What You Need To Know

  • One day after Missouri executed prisoner Kevin Johnson, a man convicted of killing a St. Louis-area police officer in 2005, Supreme Court Justice Ketanji Brown Jackson issued a dissenting opinion explaining why she would have granted a stay of his execution

  • Justice Jackson, joined by Justice Sonia Sotomayor, wrote that Missouri did not comply with its own due process requirements when reviewing Johnson's conviction; an application to the Supreme Court to stay the execution was denied

  • Johnson was 19 years old when he shot Kirkwood Police Sgt. William McEntee in an act of revenge, believing police ignored his younger brother's medical emergency in favor of seeking an arrest; Johnson's brother died of heart failure

  • Johnson's attorneys never denied the kiling, but argued that prosecutors employed racial biases in seeking his conviction and subsequence death sentence

The dissent was Jackson's second published opinion since joining the high court in June.

Missouri, Jackson wrote, did not comply with its own due process requirements when reviewing the validity of Johnson’s conviction.

“In short, a state cannot provide a process for post-conviction review and then arbitrarily refuse to follow the prescribed procedures. But that appears to be what happened in this case,” Jackson wrote. As such, she believes Johnson was likely to succeed in arguing a violation to his Fourteenth Amendment rights to equal protection under the law.

Much of the evidence that could have been presented at a potential hearing appeared to be “new evidence relating to the trial prosecutor’s racially biased practices and racially insensitive remarks,” Jackson wrote. “And now that evidence will not be considered on the merits by any court, much less the one that was supposed to base its conclusions about the validity of Johnson’s conviction on all such evidence, per the statutory mandate.”

Johnson, 37, admitted to killing Kirkwood Police Sgt. William McEntee in 2005, when Johnson was 19 years old, in an act of what he then believed was revenge.

McEntee was among the officers sent to Johnson’s home on July 5, 2005, to serve a warrant for his arrest. Johnson was on probation for assaulting his girlfriend, and police believed he had violated probation.

Johnson saw officers arrive and awoke his 12-year-old brother, Joseph “Bam Bam” Long, who ran to a house next door. Once there, Long, who suffered from a congenital heart defect, collapsed and began having a seizure.

Johnson testified at trial that McEntee kept his mother from entering the house to aid his brother, who died a short time later at a hospital.

That evening, when McEntee returned to the neighborhood to check on unrelated reports of fireworks being shot off, Johnson shot him multiple times through the open passenger-side window. Johnson then got into the car and took McEntee’s gun.

The court filing said Johnson walked down the street and told his mother that McEntee “let my brother die” and “needs to see what it feels like to die.” Though she told him, “That’s not true,” 

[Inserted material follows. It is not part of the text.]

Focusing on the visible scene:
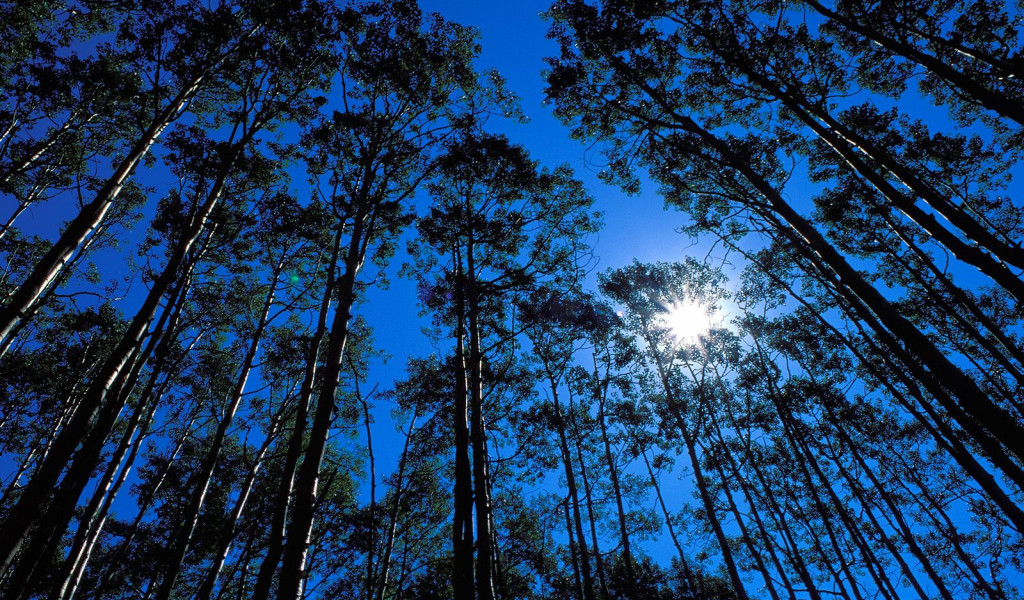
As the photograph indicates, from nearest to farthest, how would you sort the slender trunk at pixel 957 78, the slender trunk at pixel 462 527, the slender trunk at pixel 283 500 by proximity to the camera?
the slender trunk at pixel 283 500 < the slender trunk at pixel 462 527 < the slender trunk at pixel 957 78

Johnson returned to the shooting scene and found McEntee alive, on his knees near the patrol car. Johnson shot McEntee in the back and in the head, killing him.

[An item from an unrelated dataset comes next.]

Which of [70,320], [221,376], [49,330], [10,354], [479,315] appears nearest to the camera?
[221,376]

Johnson’s first trial ended in a hung jury, unable to agree to charges of first-degree murder. A second trial ended in a jury convicting him of first-degree murder. That jury later sentenced him to death.

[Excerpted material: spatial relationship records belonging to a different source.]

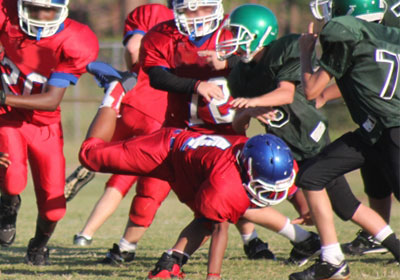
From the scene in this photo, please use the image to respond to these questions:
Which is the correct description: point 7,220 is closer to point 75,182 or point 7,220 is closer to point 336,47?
point 75,182

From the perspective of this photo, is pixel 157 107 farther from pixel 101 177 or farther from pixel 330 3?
pixel 101 177

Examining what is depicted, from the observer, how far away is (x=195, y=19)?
4941 mm

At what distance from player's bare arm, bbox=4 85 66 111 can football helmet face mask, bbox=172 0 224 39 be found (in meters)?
0.92

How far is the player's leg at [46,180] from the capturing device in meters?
5.31

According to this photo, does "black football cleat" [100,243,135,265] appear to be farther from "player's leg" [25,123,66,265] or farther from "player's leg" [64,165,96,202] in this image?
"player's leg" [64,165,96,202]

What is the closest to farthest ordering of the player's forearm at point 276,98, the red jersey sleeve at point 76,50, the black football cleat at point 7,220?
1. the player's forearm at point 276,98
2. the red jersey sleeve at point 76,50
3. the black football cleat at point 7,220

Throughout the trials and sentencing process, Johnson’s attorneys argued that he was emotionally distressed, acting without thinking, a child from an unstable home with a history of trauma. They also called attention to his age, 19 years old at the time of the crime. Later, during the appeals process, they argued that Johnson was sentenced to death due to racial bias.

In October, a special prosecutor was appointed to review the case, later filing a motion to vacate the death sentence — they stated that race played a “decisive factor” in sentencing.

A St. Louis circuit court judge declined to vacate the sentence, and appeals to the Missouri Supreme Court and U.S. Supreme Court were unsuccessful. Jackson and Sotomayor were the lone dissenters in the court’s 7-2 vote to deny the stay of execution.

Jackson died Tuesday after an injection of pentobarbital at the state prison in Bonne Terre. It was the state’s second execution this year and the 17th nationally. Two more executions are scheduled in Missouri for the first few weeks of 2023.